I also HIGHLY recommend using raw nuts. “Raw” according to the FDA means that they are heat pasteurized with steam instead of gassed with a Propylene Oxide fumigant to kill any bacteria. Almonds are the only nut by law that must be pasteurized in some sort because of a salmonella outbreak in the 2000’s, which is why especially with almond milk or almond butter I always buy raw.


You can make whatever you want… really! You will see by my flavors I can recreate the old-school favorites like chocolate milk or strawberry milk and get creative and create my own flavors like Maple Pecan or Golden Turmeric Cashew. This makes it really fun for kids as well, they can have those fun flavored drinks with such little clean ingredients.
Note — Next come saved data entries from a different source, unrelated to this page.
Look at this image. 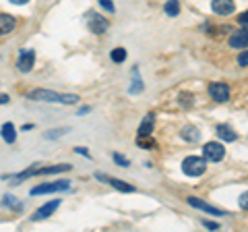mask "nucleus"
I'll return each instance as SVG.
<instances>
[{
    "instance_id": "obj_29",
    "label": "nucleus",
    "mask_w": 248,
    "mask_h": 232,
    "mask_svg": "<svg viewBox=\"0 0 248 232\" xmlns=\"http://www.w3.org/2000/svg\"><path fill=\"white\" fill-rule=\"evenodd\" d=\"M9 2H13V4H27L29 0H9Z\"/></svg>"
},
{
    "instance_id": "obj_26",
    "label": "nucleus",
    "mask_w": 248,
    "mask_h": 232,
    "mask_svg": "<svg viewBox=\"0 0 248 232\" xmlns=\"http://www.w3.org/2000/svg\"><path fill=\"white\" fill-rule=\"evenodd\" d=\"M114 162H118L120 166H128V160H126V158H122L120 153H114Z\"/></svg>"
},
{
    "instance_id": "obj_14",
    "label": "nucleus",
    "mask_w": 248,
    "mask_h": 232,
    "mask_svg": "<svg viewBox=\"0 0 248 232\" xmlns=\"http://www.w3.org/2000/svg\"><path fill=\"white\" fill-rule=\"evenodd\" d=\"M217 135H219V139H221V141H236V133H234V131H232V127H228V125H219V127H217Z\"/></svg>"
},
{
    "instance_id": "obj_20",
    "label": "nucleus",
    "mask_w": 248,
    "mask_h": 232,
    "mask_svg": "<svg viewBox=\"0 0 248 232\" xmlns=\"http://www.w3.org/2000/svg\"><path fill=\"white\" fill-rule=\"evenodd\" d=\"M139 145L145 148V149H153L155 148V143L151 141V139H147V137H139Z\"/></svg>"
},
{
    "instance_id": "obj_3",
    "label": "nucleus",
    "mask_w": 248,
    "mask_h": 232,
    "mask_svg": "<svg viewBox=\"0 0 248 232\" xmlns=\"http://www.w3.org/2000/svg\"><path fill=\"white\" fill-rule=\"evenodd\" d=\"M87 25H89V29L93 33H97V35H102V33H106L108 32V19H104L102 15H97L95 11H91V13H87Z\"/></svg>"
},
{
    "instance_id": "obj_17",
    "label": "nucleus",
    "mask_w": 248,
    "mask_h": 232,
    "mask_svg": "<svg viewBox=\"0 0 248 232\" xmlns=\"http://www.w3.org/2000/svg\"><path fill=\"white\" fill-rule=\"evenodd\" d=\"M2 139L6 143H15V139H17V133H15V127L11 122H4L2 125Z\"/></svg>"
},
{
    "instance_id": "obj_30",
    "label": "nucleus",
    "mask_w": 248,
    "mask_h": 232,
    "mask_svg": "<svg viewBox=\"0 0 248 232\" xmlns=\"http://www.w3.org/2000/svg\"><path fill=\"white\" fill-rule=\"evenodd\" d=\"M77 151H79V153H83V156H89V151L85 149V148H77Z\"/></svg>"
},
{
    "instance_id": "obj_11",
    "label": "nucleus",
    "mask_w": 248,
    "mask_h": 232,
    "mask_svg": "<svg viewBox=\"0 0 248 232\" xmlns=\"http://www.w3.org/2000/svg\"><path fill=\"white\" fill-rule=\"evenodd\" d=\"M188 203H190L192 207H199V210H203V212H207V214H211V215H223V214H226L223 210H219V207L209 205V203H205V201H201V199H197V197H188Z\"/></svg>"
},
{
    "instance_id": "obj_25",
    "label": "nucleus",
    "mask_w": 248,
    "mask_h": 232,
    "mask_svg": "<svg viewBox=\"0 0 248 232\" xmlns=\"http://www.w3.org/2000/svg\"><path fill=\"white\" fill-rule=\"evenodd\" d=\"M99 4L104 6V9H108V13H114V4H112V0H99Z\"/></svg>"
},
{
    "instance_id": "obj_2",
    "label": "nucleus",
    "mask_w": 248,
    "mask_h": 232,
    "mask_svg": "<svg viewBox=\"0 0 248 232\" xmlns=\"http://www.w3.org/2000/svg\"><path fill=\"white\" fill-rule=\"evenodd\" d=\"M207 170V160L205 158H199V156H190L182 162V172L186 176H201L205 174Z\"/></svg>"
},
{
    "instance_id": "obj_18",
    "label": "nucleus",
    "mask_w": 248,
    "mask_h": 232,
    "mask_svg": "<svg viewBox=\"0 0 248 232\" xmlns=\"http://www.w3.org/2000/svg\"><path fill=\"white\" fill-rule=\"evenodd\" d=\"M164 11H166V15H170V17H176V15L180 13V2H178V0H170V2H166Z\"/></svg>"
},
{
    "instance_id": "obj_23",
    "label": "nucleus",
    "mask_w": 248,
    "mask_h": 232,
    "mask_svg": "<svg viewBox=\"0 0 248 232\" xmlns=\"http://www.w3.org/2000/svg\"><path fill=\"white\" fill-rule=\"evenodd\" d=\"M130 91H133V94H139V91H143V81L139 79H135V83H133V87H130Z\"/></svg>"
},
{
    "instance_id": "obj_21",
    "label": "nucleus",
    "mask_w": 248,
    "mask_h": 232,
    "mask_svg": "<svg viewBox=\"0 0 248 232\" xmlns=\"http://www.w3.org/2000/svg\"><path fill=\"white\" fill-rule=\"evenodd\" d=\"M238 203H240V207H242V210H246V212H248V191H246V193H242V195H240Z\"/></svg>"
},
{
    "instance_id": "obj_31",
    "label": "nucleus",
    "mask_w": 248,
    "mask_h": 232,
    "mask_svg": "<svg viewBox=\"0 0 248 232\" xmlns=\"http://www.w3.org/2000/svg\"><path fill=\"white\" fill-rule=\"evenodd\" d=\"M9 102V96H0V104H6Z\"/></svg>"
},
{
    "instance_id": "obj_16",
    "label": "nucleus",
    "mask_w": 248,
    "mask_h": 232,
    "mask_svg": "<svg viewBox=\"0 0 248 232\" xmlns=\"http://www.w3.org/2000/svg\"><path fill=\"white\" fill-rule=\"evenodd\" d=\"M182 139H186V141H190V143H197L199 139H201L199 129H197V127H192V125L184 127V129H182Z\"/></svg>"
},
{
    "instance_id": "obj_7",
    "label": "nucleus",
    "mask_w": 248,
    "mask_h": 232,
    "mask_svg": "<svg viewBox=\"0 0 248 232\" xmlns=\"http://www.w3.org/2000/svg\"><path fill=\"white\" fill-rule=\"evenodd\" d=\"M62 203L60 199H54V201H50V203H46L44 207H40V210H37L35 214H33V222H40V220H46V218H50L52 215V212H56L58 210V205Z\"/></svg>"
},
{
    "instance_id": "obj_28",
    "label": "nucleus",
    "mask_w": 248,
    "mask_h": 232,
    "mask_svg": "<svg viewBox=\"0 0 248 232\" xmlns=\"http://www.w3.org/2000/svg\"><path fill=\"white\" fill-rule=\"evenodd\" d=\"M203 224H205V226H207V228H211V230H217V228H219V226H217V224H215V222H207V220H205Z\"/></svg>"
},
{
    "instance_id": "obj_12",
    "label": "nucleus",
    "mask_w": 248,
    "mask_h": 232,
    "mask_svg": "<svg viewBox=\"0 0 248 232\" xmlns=\"http://www.w3.org/2000/svg\"><path fill=\"white\" fill-rule=\"evenodd\" d=\"M15 27H17V21H15L13 15H4V13H0V35L11 33Z\"/></svg>"
},
{
    "instance_id": "obj_10",
    "label": "nucleus",
    "mask_w": 248,
    "mask_h": 232,
    "mask_svg": "<svg viewBox=\"0 0 248 232\" xmlns=\"http://www.w3.org/2000/svg\"><path fill=\"white\" fill-rule=\"evenodd\" d=\"M211 9L217 15H232V13H234V9H236V4H234V0H213Z\"/></svg>"
},
{
    "instance_id": "obj_6",
    "label": "nucleus",
    "mask_w": 248,
    "mask_h": 232,
    "mask_svg": "<svg viewBox=\"0 0 248 232\" xmlns=\"http://www.w3.org/2000/svg\"><path fill=\"white\" fill-rule=\"evenodd\" d=\"M68 189V181H56L50 184H40V187L31 189V195H44V193H54V191H64Z\"/></svg>"
},
{
    "instance_id": "obj_19",
    "label": "nucleus",
    "mask_w": 248,
    "mask_h": 232,
    "mask_svg": "<svg viewBox=\"0 0 248 232\" xmlns=\"http://www.w3.org/2000/svg\"><path fill=\"white\" fill-rule=\"evenodd\" d=\"M110 56H112L114 63H124V60H126V50L124 48H114Z\"/></svg>"
},
{
    "instance_id": "obj_5",
    "label": "nucleus",
    "mask_w": 248,
    "mask_h": 232,
    "mask_svg": "<svg viewBox=\"0 0 248 232\" xmlns=\"http://www.w3.org/2000/svg\"><path fill=\"white\" fill-rule=\"evenodd\" d=\"M209 94L215 102H228L230 99V87L226 83H211L209 85Z\"/></svg>"
},
{
    "instance_id": "obj_13",
    "label": "nucleus",
    "mask_w": 248,
    "mask_h": 232,
    "mask_svg": "<svg viewBox=\"0 0 248 232\" xmlns=\"http://www.w3.org/2000/svg\"><path fill=\"white\" fill-rule=\"evenodd\" d=\"M230 46L232 48H246L248 46V32L242 29V32H236L234 35L230 37Z\"/></svg>"
},
{
    "instance_id": "obj_22",
    "label": "nucleus",
    "mask_w": 248,
    "mask_h": 232,
    "mask_svg": "<svg viewBox=\"0 0 248 232\" xmlns=\"http://www.w3.org/2000/svg\"><path fill=\"white\" fill-rule=\"evenodd\" d=\"M192 102H195V99H192V96H188V94H182V96H180V104H182V106L188 108V106H192Z\"/></svg>"
},
{
    "instance_id": "obj_1",
    "label": "nucleus",
    "mask_w": 248,
    "mask_h": 232,
    "mask_svg": "<svg viewBox=\"0 0 248 232\" xmlns=\"http://www.w3.org/2000/svg\"><path fill=\"white\" fill-rule=\"evenodd\" d=\"M31 99H44V102H58V104H77L79 98L75 94H56L50 89H33L29 94Z\"/></svg>"
},
{
    "instance_id": "obj_9",
    "label": "nucleus",
    "mask_w": 248,
    "mask_h": 232,
    "mask_svg": "<svg viewBox=\"0 0 248 232\" xmlns=\"http://www.w3.org/2000/svg\"><path fill=\"white\" fill-rule=\"evenodd\" d=\"M33 63H35V52H33V50H27V52L21 54L17 66H19L21 73H29L31 68H33Z\"/></svg>"
},
{
    "instance_id": "obj_15",
    "label": "nucleus",
    "mask_w": 248,
    "mask_h": 232,
    "mask_svg": "<svg viewBox=\"0 0 248 232\" xmlns=\"http://www.w3.org/2000/svg\"><path fill=\"white\" fill-rule=\"evenodd\" d=\"M153 131V114L149 112L145 116V120L141 122V127H139V137H149Z\"/></svg>"
},
{
    "instance_id": "obj_8",
    "label": "nucleus",
    "mask_w": 248,
    "mask_h": 232,
    "mask_svg": "<svg viewBox=\"0 0 248 232\" xmlns=\"http://www.w3.org/2000/svg\"><path fill=\"white\" fill-rule=\"evenodd\" d=\"M95 176H97V179L102 181V182L112 184L114 189H118V191H122V193H133V191H135V187H130V184L122 182V181H118V179H114V176H106V174H102V172H97Z\"/></svg>"
},
{
    "instance_id": "obj_27",
    "label": "nucleus",
    "mask_w": 248,
    "mask_h": 232,
    "mask_svg": "<svg viewBox=\"0 0 248 232\" xmlns=\"http://www.w3.org/2000/svg\"><path fill=\"white\" fill-rule=\"evenodd\" d=\"M238 19H240V23H242V25H248V11H244L242 15H238Z\"/></svg>"
},
{
    "instance_id": "obj_24",
    "label": "nucleus",
    "mask_w": 248,
    "mask_h": 232,
    "mask_svg": "<svg viewBox=\"0 0 248 232\" xmlns=\"http://www.w3.org/2000/svg\"><path fill=\"white\" fill-rule=\"evenodd\" d=\"M238 65H240V66H248V50L242 52V54L238 56Z\"/></svg>"
},
{
    "instance_id": "obj_4",
    "label": "nucleus",
    "mask_w": 248,
    "mask_h": 232,
    "mask_svg": "<svg viewBox=\"0 0 248 232\" xmlns=\"http://www.w3.org/2000/svg\"><path fill=\"white\" fill-rule=\"evenodd\" d=\"M223 153H226L223 145H221V143H215V141L207 143L205 148H203V156H205V160H209V162H219V160H223Z\"/></svg>"
}]
</instances>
You can even experiment with hybrid cashew-hemp milk or really whatever you think of!

  • LESS EXPENSIVE (depending)

This really comes down to the price of the nuts you buy. Since the basics of nut milk is just nuts and water, the nuts are your only cost until you add in something else. As an example, the typical almond milk at the store is around $3-$5 depending. I buy these organic raw almonds that are steam pasteurized and it comes out to $5.50 per 1 cup of almonds which is what I need to create one batch of almond milk. But if you were to buy just Whole Foods’ brand of “Organic Whole Almonds” which are $6.99 and can produce 4 batches of almond milk the cost comes out to$1.75 per batch. Another factor however is if you use the nut pulp/meal than that adds another benefit you don’t get with store-bought.

Call Me Lore's Homemade Almond Milk Nut Milk Recipes, Cashew Milk, Pecan Milk, Macadamia Milk, Golden Latte

At-Home Nut Milk 101

Now that you understand a lot about the WHY and some other information to guide you. Let’s go over the nut milk basics!

  • Buy the best quality nuts you can afford in bulk
  • The longer you soak the nuts, the creamier the milk will be
  • Always drain, rinse, and blend/juice nuts with fresh filtered water
  • Strain your nut milk with a mesh strainer, cheesecloth, or nut milk bag
  • Sweeten if you want, or don’t
  • Repeat once a week for optimal freshness
  • Use the leftover nut pulp!

How to Use The Leftover Nut Pulp

This is a HUGE benefit of making your own nut milks. The nut pulp can serve so many uses and is a great gluten-free, fiber rich, healthy fat, protein dense, and low carb option in your cooking/baking needs.

Basically, it’s a super nutrient dense food! The most common use of nut pulp is making it into flour, especially with the increase in a popularity of almond flour for paleo, grain-free, or keto eaters. To make the pulp into flour, you basically need to dehydrate the moisture out of it.


Evenly spread the nut pulp onto parchment paper and bake in your oven at its lowest setting and bake for 3-8 hours, depending on when it gets completely dry and crumbles. Stir it every now and then to mix it up and test how dry it is.

Dehydrator (why it is my favorite purchase):

Spread the pulp onto a parchment paper covered tray and dehydrate overnight at 115┬║ until dry.

The flour can be used as a substitute in any recipe that uses flour like muffins, pancakes, bread crumbs, pizza crust, and the list goes on. Diego’s favorite (super easy) no-bake cookies are just almond flour, cacao, coconut shreds, and dates mixed together and refrigerated.